EXERCISE DIRECTIONS:
Lines before the one containing "What is the distance between" are excluded. Repeat that line and every line after it, exactly.

INPUT:
════════════════════
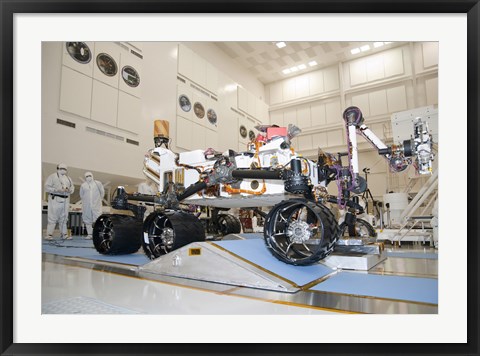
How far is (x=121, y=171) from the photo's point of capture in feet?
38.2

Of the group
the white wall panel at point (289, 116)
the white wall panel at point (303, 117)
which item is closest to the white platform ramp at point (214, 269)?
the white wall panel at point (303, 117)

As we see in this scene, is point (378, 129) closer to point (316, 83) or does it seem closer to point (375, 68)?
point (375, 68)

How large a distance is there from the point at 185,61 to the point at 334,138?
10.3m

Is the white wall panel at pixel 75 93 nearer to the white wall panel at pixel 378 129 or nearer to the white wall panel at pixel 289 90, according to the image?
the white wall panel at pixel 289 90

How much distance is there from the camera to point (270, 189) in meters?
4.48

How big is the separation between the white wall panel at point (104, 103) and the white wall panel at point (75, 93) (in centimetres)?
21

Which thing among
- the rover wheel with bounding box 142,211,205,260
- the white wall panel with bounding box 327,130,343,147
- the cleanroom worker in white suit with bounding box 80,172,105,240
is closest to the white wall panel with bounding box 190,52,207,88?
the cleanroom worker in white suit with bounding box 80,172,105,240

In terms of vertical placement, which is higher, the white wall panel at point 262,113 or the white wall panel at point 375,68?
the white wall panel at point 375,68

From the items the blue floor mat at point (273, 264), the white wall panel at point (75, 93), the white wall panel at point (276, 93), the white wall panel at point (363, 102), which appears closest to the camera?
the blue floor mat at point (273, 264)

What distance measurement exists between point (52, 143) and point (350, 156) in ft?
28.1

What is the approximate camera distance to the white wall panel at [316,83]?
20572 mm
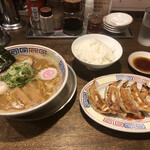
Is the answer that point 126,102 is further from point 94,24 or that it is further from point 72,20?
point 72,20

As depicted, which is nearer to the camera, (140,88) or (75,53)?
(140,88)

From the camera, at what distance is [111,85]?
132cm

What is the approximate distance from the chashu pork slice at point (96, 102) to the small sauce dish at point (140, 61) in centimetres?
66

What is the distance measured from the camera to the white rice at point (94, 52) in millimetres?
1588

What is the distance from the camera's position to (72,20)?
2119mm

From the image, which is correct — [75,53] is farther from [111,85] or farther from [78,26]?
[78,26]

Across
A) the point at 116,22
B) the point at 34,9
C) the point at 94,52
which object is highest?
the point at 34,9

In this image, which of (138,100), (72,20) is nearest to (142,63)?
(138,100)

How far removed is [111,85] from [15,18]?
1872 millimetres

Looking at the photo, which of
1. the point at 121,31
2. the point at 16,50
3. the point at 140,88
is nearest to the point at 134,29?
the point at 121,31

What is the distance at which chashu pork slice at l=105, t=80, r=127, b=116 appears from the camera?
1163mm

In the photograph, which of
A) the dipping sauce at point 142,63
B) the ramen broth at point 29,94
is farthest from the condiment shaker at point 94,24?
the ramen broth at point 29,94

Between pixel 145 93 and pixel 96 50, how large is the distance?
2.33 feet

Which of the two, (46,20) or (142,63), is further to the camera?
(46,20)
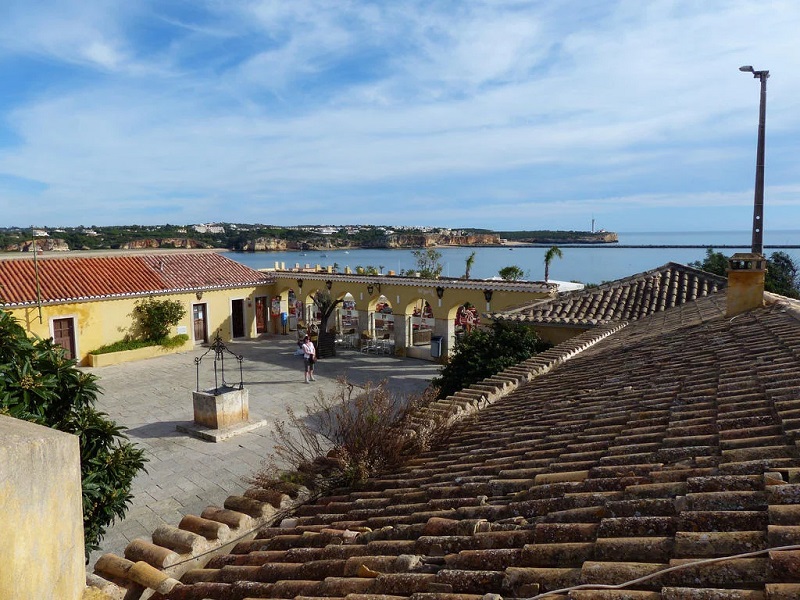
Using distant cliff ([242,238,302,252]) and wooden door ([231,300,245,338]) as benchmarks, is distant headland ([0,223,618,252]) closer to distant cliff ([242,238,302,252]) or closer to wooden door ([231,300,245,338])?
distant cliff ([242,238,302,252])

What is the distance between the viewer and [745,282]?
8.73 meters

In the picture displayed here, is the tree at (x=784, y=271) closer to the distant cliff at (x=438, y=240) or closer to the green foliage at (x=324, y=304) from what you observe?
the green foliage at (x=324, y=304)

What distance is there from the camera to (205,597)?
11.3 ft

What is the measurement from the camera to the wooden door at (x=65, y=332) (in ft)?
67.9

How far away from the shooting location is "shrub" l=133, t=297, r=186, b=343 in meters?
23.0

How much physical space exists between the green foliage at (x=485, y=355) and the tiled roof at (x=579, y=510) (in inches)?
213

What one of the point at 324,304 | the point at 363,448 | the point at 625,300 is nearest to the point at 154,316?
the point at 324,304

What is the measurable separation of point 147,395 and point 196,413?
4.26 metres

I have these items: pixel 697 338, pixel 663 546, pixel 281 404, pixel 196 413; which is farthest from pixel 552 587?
════════════════════
FULL RESPONSE:
What is the distance between the viewer and [745,282]?
8.73 meters

In the picture displayed here, is the tree at (x=784, y=271) closer to the distant cliff at (x=438, y=240) or closer to the green foliage at (x=324, y=304) from what you observe?
the green foliage at (x=324, y=304)

What distance is there from the camera to (205,597)?
11.3 ft

What is the measurement from the camera to the wooden door at (x=65, y=332) (in ft)?
67.9

How far away from the shooting location is "shrub" l=133, t=297, r=186, b=343 in meters?
23.0

How much physical space exists between the green foliage at (x=485, y=355) and the tiled roof at (x=579, y=510) (in inches)?
213

What one of the point at 324,304 | the point at 363,448 | the point at 625,300 is nearest to the point at 154,316?
the point at 324,304

What is the measurable separation of point 147,395 and point 196,413?
4.26 metres

I have these items: pixel 697 338, pixel 663 546, pixel 281 404, pixel 196 413; which is farthest from pixel 552 587?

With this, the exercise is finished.